ASSIGNMENT => Print each line below verbatim, skipping every picture.

Image-caption web data
= Beginning of Section =
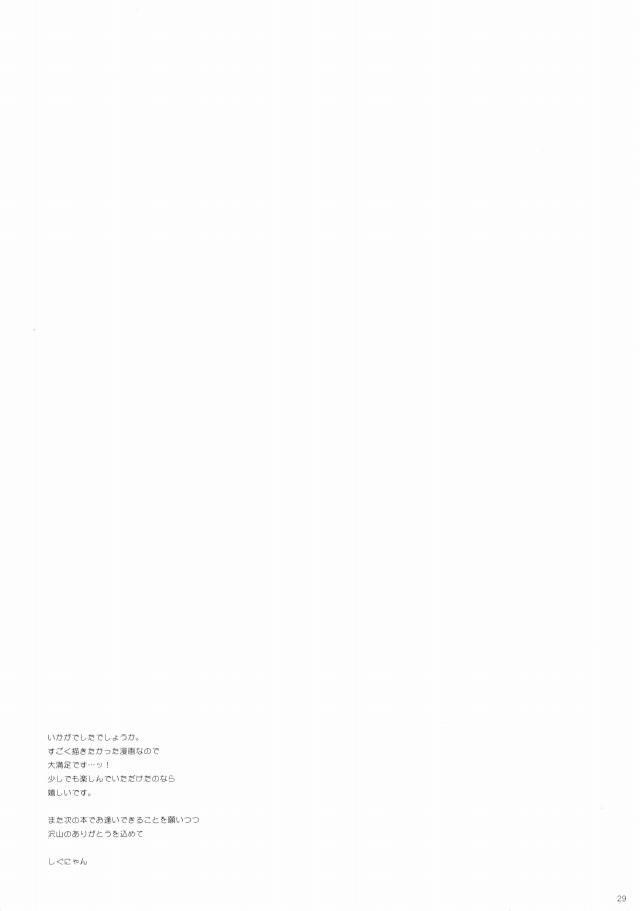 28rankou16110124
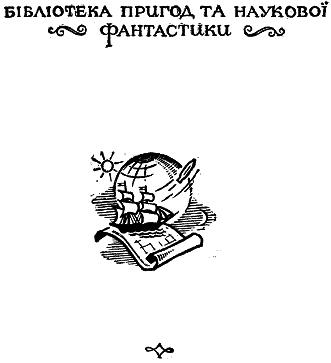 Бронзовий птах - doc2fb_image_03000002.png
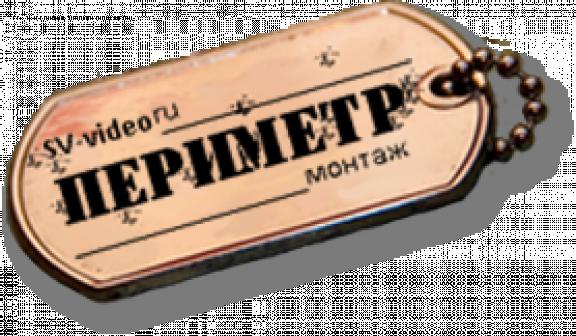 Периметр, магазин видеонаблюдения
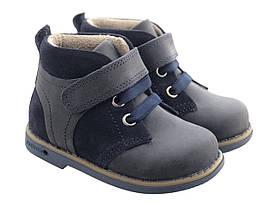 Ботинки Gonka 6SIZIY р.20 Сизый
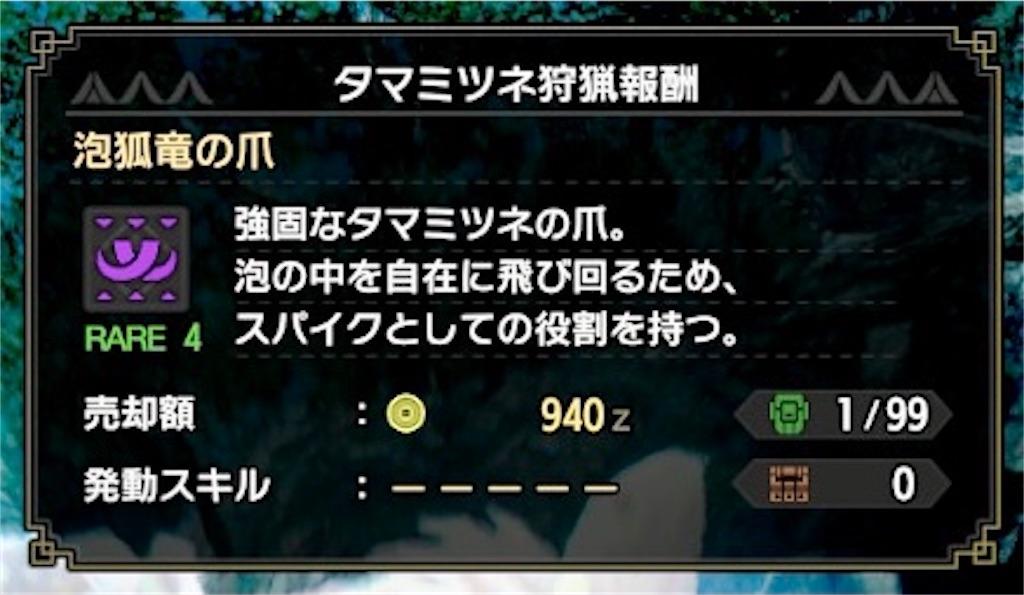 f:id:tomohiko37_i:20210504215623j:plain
= End of Section =
SOLVED EXERCISE =>
 28rankou16110124
 Бронзовий птах - doc2fb_image_03000002.png
 Периметр, магазин видеонаблюдения
 Ботинки Gonka 6SIZIY р.20 Сизый
 f:id:tomohiko37_i:20210504215623j:plain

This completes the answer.